Melissa Bishop is Canada’s top 800-metre runner. The 30 year-old from Eganville, Ont., just missed the podium at the 2016 Olympic Games in Rio, putting her at the forefront of female runners on the international stage.
Lately Bishop has been getting her workouts not just on the track, but at home looking after her seven-month- old daughter, Corinne, who arrived in July of 2018. Bishop is used to putting her body through its paces, but was unprepared for the physical toll of pregnancy.
“I naively thought I would be able to run through it,” said Bishop who gave up running at 20 weeks due to pain from varicose veins and replaced it with swimming, cycling and the elliptical trainer.
Even the most active moms-to-be naturally gravitate toward less intense, low impact workouts as their pregnancy progresses. And for those like Bishop who want to run for as long as possible during their pregnancy, there are exercise guidelines designed to keep an active mom and baby healthy.
But once the baby is a few weeks old and the body starts bouncing back, the guidelines for a progressive return to running aren’t as clear.
As tempting as it is to test the limits of a postpartum body, the physiological changes experienced during pregnancy take more than a few weeks to dissipate. Weight, posture, joint laxity, pelvic floor health and hormonal levels are still in flux for a year or more after giving birth. And lack of sleep and the struggle to establish a schedule can make those physical challenges even more difficult to manage.
Too much running too soon can cause setbacks not just on the return to training, but also on your responsibilities as a new mom.
So how do runners get back into running shape after having a baby?
Kate Mihevc Edwards, an orthopedic specialist from Atlanta, Ga., addressed the concerns for postpartum runners in a recent article published in the Strength and Conditioning Journal.
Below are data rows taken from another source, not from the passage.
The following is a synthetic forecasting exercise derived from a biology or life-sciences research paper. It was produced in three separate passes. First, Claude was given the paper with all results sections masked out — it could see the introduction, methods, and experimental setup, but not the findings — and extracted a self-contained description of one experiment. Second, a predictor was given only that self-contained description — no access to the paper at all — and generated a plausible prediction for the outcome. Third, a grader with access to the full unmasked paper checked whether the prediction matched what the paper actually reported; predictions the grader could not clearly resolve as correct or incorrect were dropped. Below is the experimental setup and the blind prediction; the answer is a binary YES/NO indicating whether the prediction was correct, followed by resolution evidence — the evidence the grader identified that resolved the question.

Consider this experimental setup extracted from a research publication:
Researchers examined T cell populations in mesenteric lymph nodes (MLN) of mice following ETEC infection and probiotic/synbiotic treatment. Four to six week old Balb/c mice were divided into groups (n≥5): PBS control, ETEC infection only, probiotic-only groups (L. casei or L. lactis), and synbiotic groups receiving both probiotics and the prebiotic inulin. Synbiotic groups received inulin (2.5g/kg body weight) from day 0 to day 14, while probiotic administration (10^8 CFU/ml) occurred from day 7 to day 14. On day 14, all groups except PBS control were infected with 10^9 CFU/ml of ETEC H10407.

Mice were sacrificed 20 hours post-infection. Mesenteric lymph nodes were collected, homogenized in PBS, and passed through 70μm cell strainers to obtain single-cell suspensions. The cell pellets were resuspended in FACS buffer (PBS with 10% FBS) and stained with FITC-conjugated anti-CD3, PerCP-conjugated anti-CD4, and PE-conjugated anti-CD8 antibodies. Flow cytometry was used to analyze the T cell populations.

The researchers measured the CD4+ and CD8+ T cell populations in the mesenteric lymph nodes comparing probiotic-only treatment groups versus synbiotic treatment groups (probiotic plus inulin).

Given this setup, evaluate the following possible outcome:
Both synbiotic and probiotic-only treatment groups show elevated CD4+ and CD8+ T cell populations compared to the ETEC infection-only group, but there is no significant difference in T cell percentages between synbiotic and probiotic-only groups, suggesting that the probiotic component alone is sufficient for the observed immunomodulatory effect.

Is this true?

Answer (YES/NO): NO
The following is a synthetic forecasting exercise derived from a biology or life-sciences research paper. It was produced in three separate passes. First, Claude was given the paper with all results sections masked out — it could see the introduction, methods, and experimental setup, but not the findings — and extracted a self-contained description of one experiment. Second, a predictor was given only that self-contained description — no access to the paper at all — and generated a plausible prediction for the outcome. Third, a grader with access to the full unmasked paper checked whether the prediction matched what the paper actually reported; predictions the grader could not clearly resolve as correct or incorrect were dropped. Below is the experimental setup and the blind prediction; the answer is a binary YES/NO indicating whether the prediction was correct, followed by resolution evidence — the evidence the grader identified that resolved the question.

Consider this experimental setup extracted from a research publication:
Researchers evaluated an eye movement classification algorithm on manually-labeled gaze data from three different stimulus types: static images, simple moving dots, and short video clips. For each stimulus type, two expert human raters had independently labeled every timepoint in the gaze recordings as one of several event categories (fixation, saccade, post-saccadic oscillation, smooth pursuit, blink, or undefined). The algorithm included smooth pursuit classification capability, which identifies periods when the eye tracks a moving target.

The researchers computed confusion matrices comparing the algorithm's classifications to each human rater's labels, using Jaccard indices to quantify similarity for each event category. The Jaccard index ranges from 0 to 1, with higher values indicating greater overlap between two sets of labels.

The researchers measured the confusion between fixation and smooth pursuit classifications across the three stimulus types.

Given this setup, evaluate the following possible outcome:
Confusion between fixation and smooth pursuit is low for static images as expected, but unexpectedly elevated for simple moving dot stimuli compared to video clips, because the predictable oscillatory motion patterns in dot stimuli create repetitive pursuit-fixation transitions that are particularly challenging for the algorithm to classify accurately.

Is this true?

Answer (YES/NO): NO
Acknowledging that exercise helps women recover quicker both physically and psychologically after giving birth, Edwards also advised runners to ease back into it.
“Many women return to running within the first four to eight weeks postpartum with minimal to no guidance from health-care or other professionals,” she said. “However lingering biomechanical and physiological changes that occur during pregnancy and remain postpartum may be a potential for injury risk.”
Indeed issues with exercise-related incontinence, changes in strength and posture that can affect stride and ongoing fatigue can make the return to running more challenging than just getting back into shape.
Edwards recommends runners talk to the their doctors before putting together a training schedule. She also advises consulting with a pelvic floor specialist, having gait and posture evaluated by a running coach and undertaking a strength training routine designed to build strength back up to pre-pregnancy levels.
Bishop knew she needed to take her time getting back in running shape. But she also wanted to be back on the starting line within a year of giving birth. She started taking brisk walks four to six weeks postpartum which gradually turned into run/walk intervals.
Yet, despite this slow introduction, it felt like her whole pelvic floor was “falling out” during those first few runs.
Bishop credits Mommy Berries, a website devoted to postpartum recovery for the pelvic floor, for assisting in a successful return. She also relies on Pilates to rebuild core and pelvic floor strength.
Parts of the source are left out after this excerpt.